Copy out each line containing "catalogue" from the entries below.

━━━ Provided data

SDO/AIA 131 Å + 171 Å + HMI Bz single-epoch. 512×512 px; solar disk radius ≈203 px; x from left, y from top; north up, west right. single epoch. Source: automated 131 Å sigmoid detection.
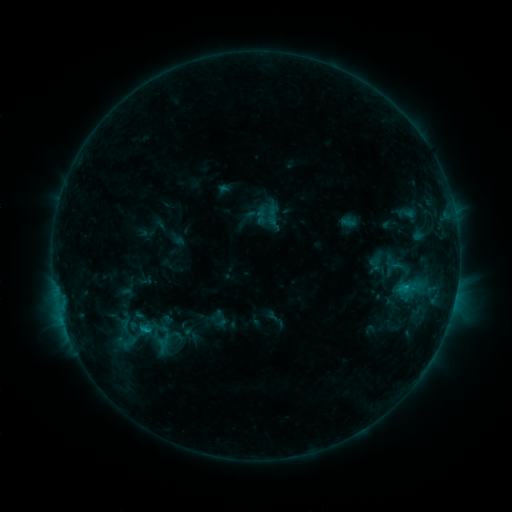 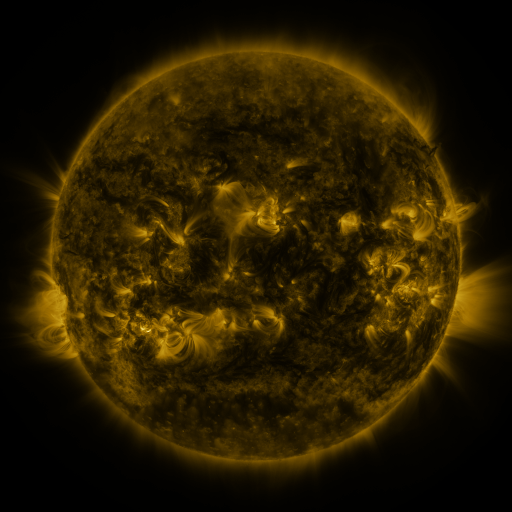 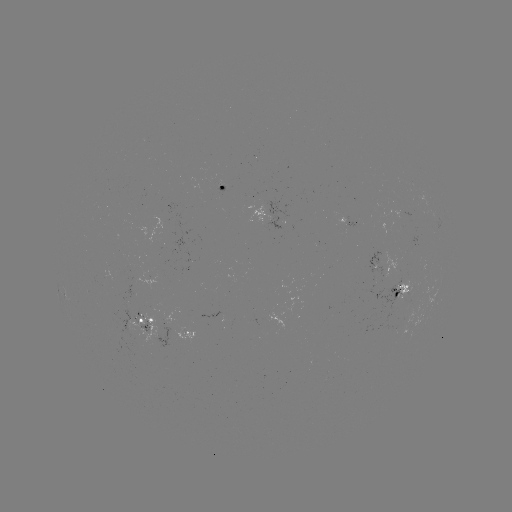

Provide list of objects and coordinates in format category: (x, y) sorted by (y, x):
sigmoid: (128, 338)
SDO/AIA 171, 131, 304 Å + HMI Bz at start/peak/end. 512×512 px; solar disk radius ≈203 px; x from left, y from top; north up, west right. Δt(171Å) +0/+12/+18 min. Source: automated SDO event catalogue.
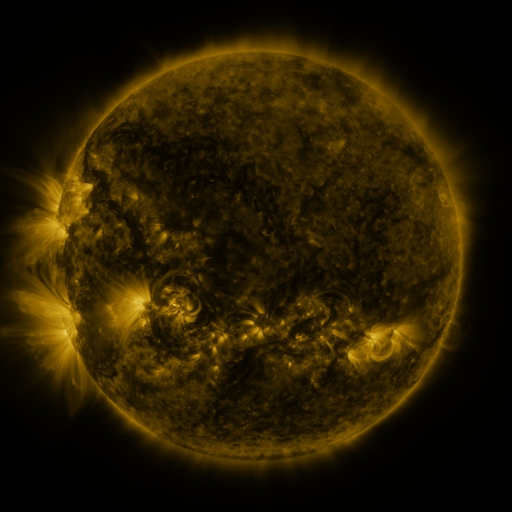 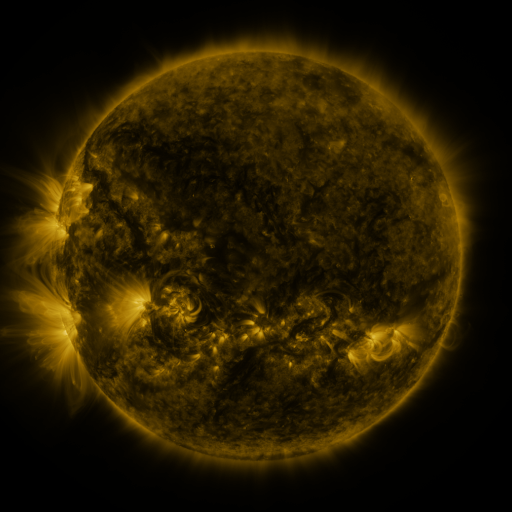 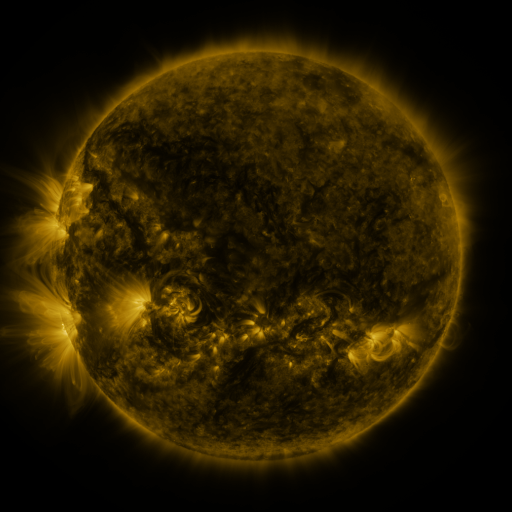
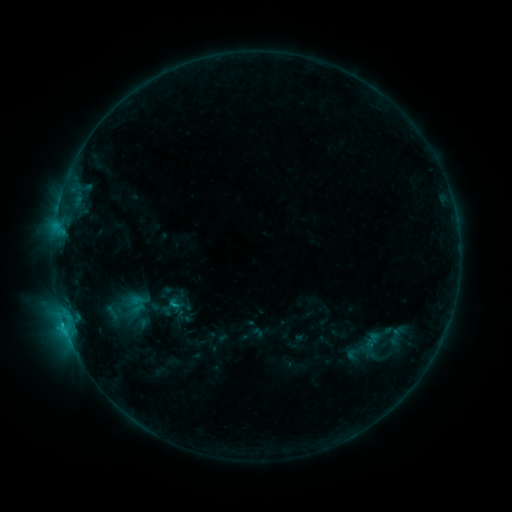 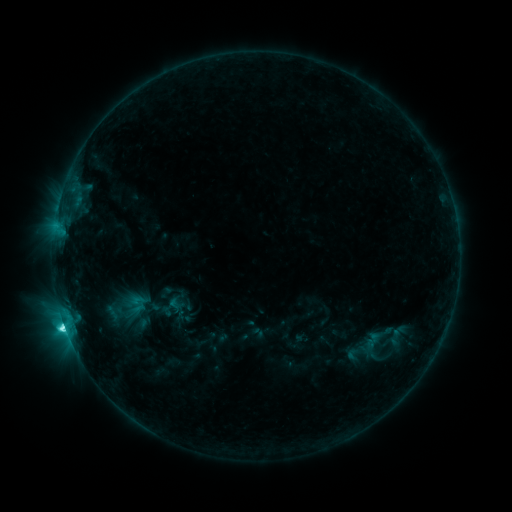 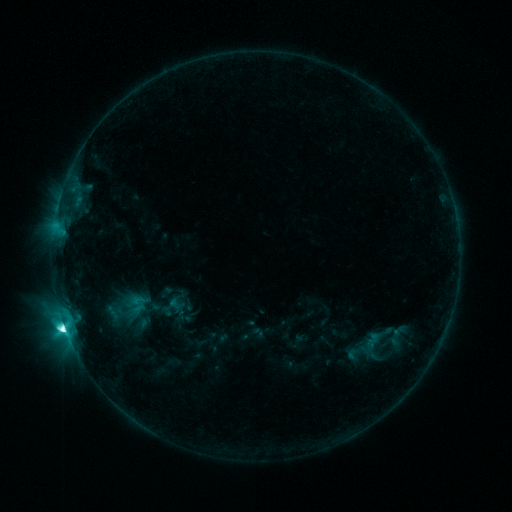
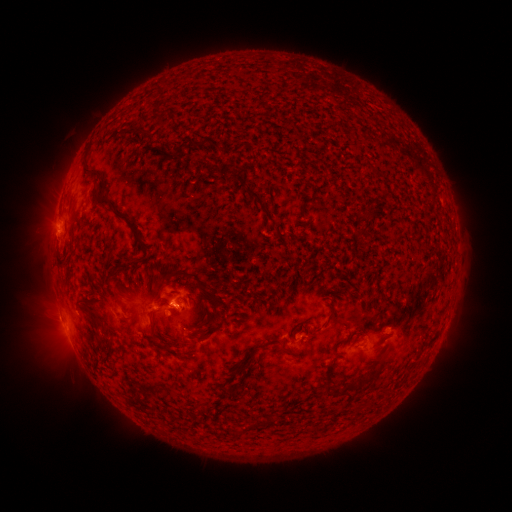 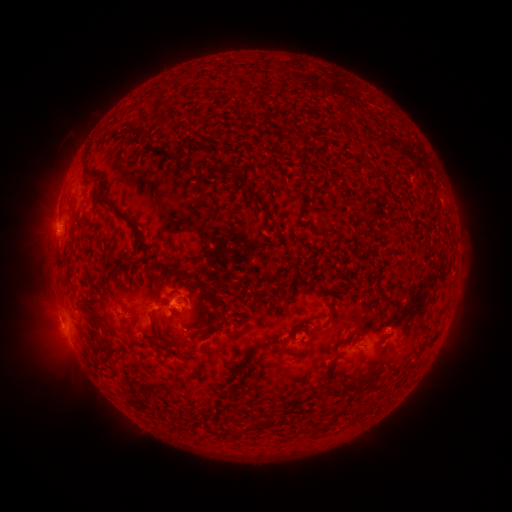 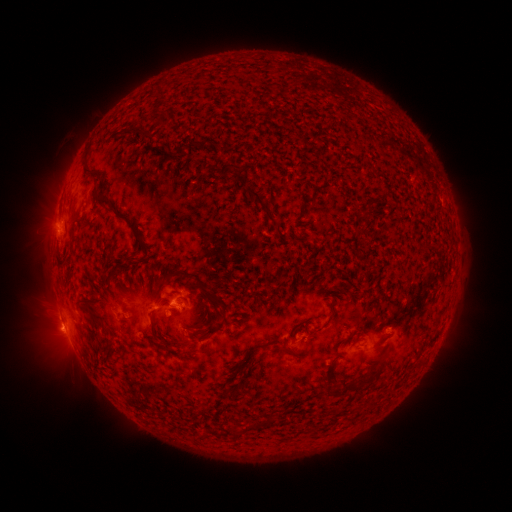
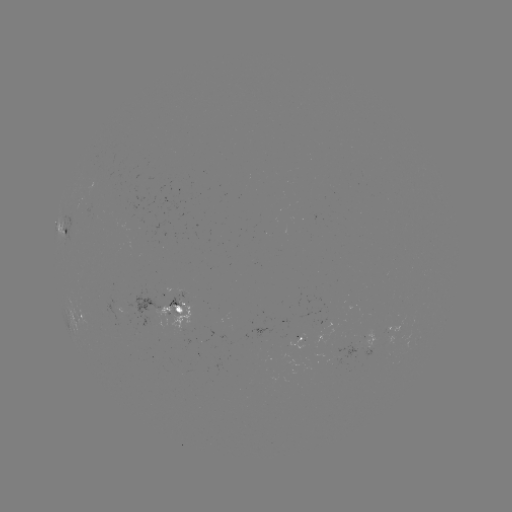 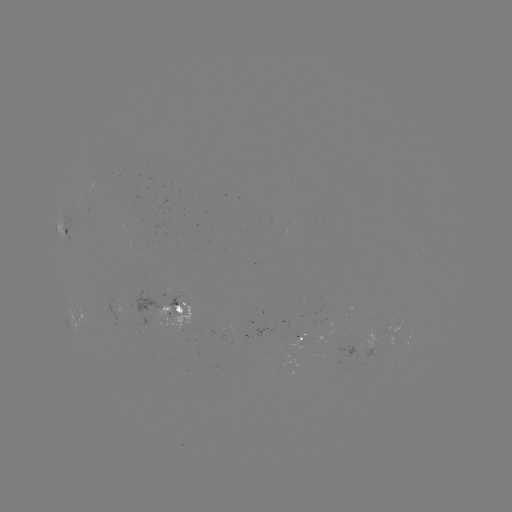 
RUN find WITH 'C8.6 flare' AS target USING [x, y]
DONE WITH [66, 322] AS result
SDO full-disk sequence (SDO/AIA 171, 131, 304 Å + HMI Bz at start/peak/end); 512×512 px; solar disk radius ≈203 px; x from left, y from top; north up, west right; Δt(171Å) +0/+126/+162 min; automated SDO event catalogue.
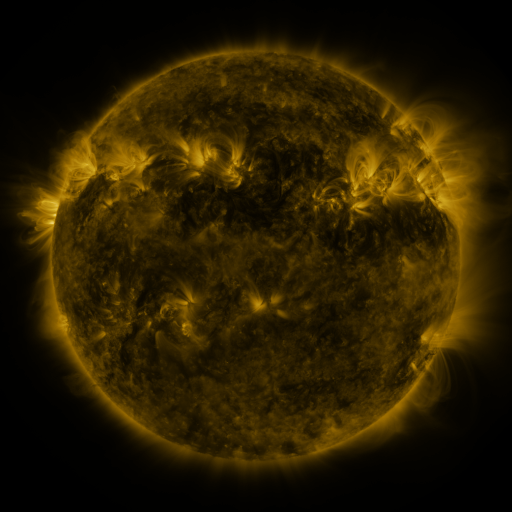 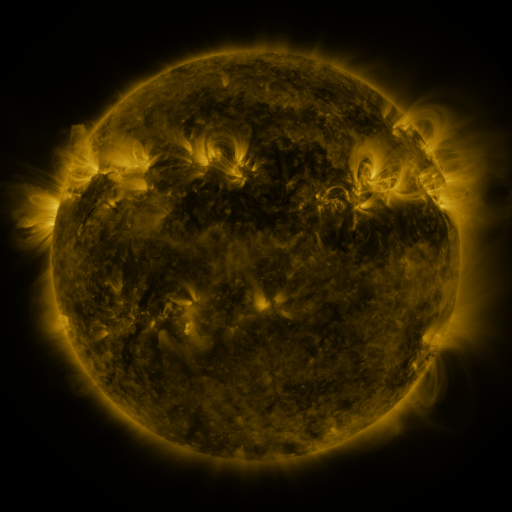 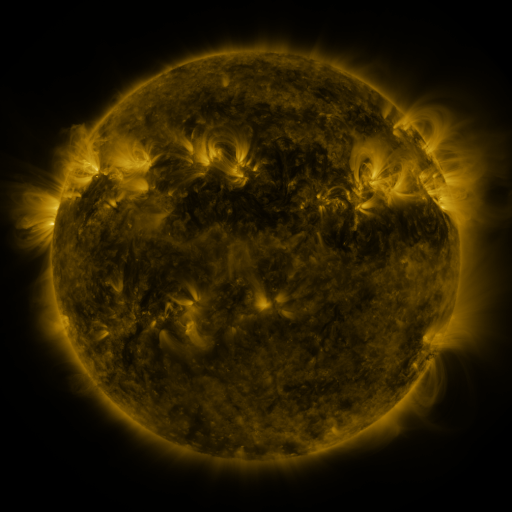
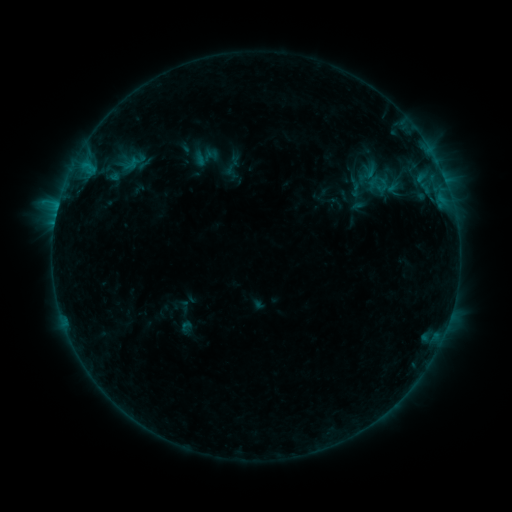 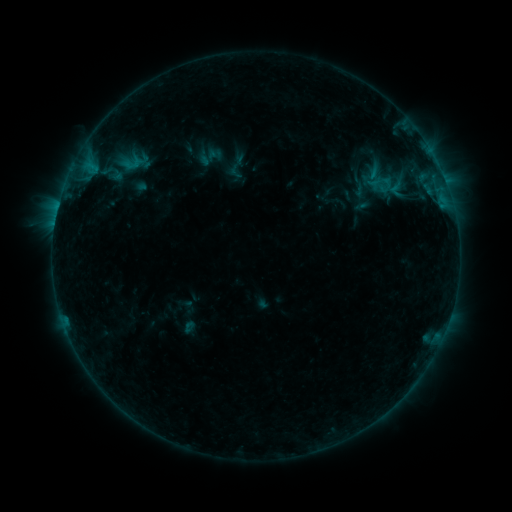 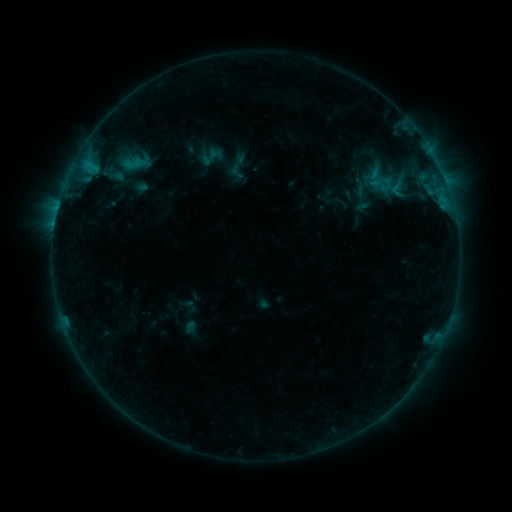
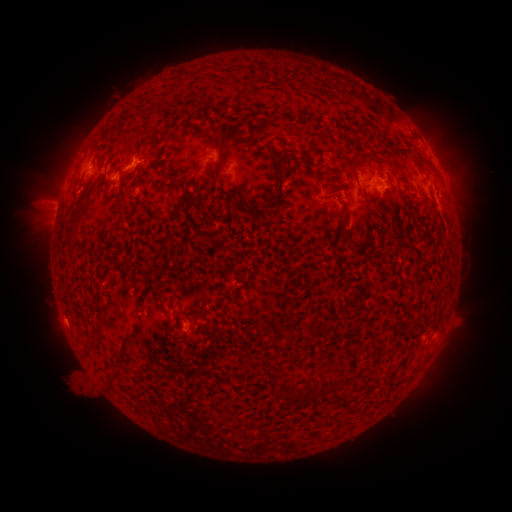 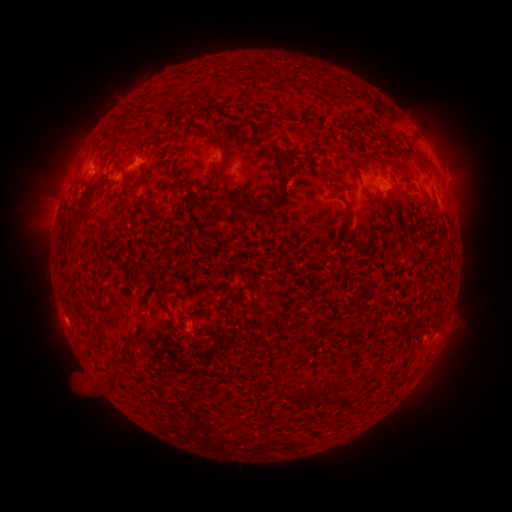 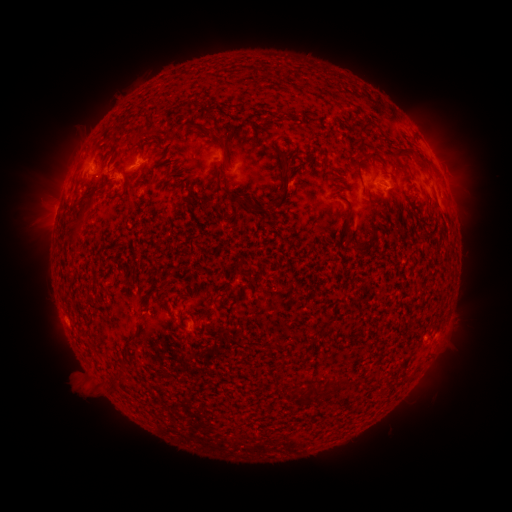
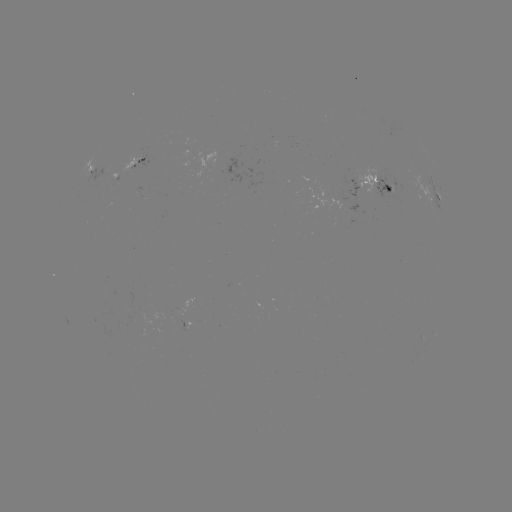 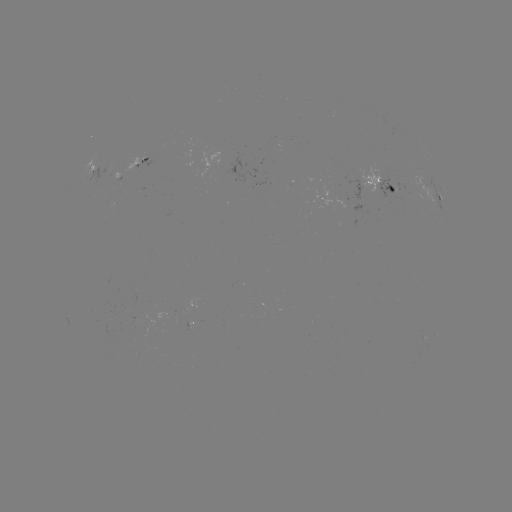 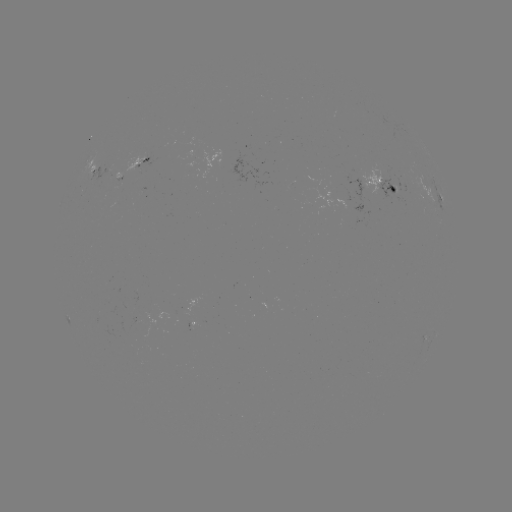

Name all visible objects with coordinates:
emerging-flux region: (188, 323)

━━━━━━

__Result below__.
SDO/AIA 171, 131, 304 Å + HMI Bz at start/peak/end. 512×512 px; solar disk radius ≈203 px; x from left, y from top; north up, west right. Δt(171Å) +0/+12/+18 min. Source: automated SDO event catalogue.
SDO full-disk sequence (SDO/AIA 171, 131, 304 Å + HMI Bz at start/peak/end); 512×512 px; solar disk radius ≈203 px; x from left, y from top; north up, west right; Δt(171Å) +0/+126/+162 min; automated SDO event catalogue.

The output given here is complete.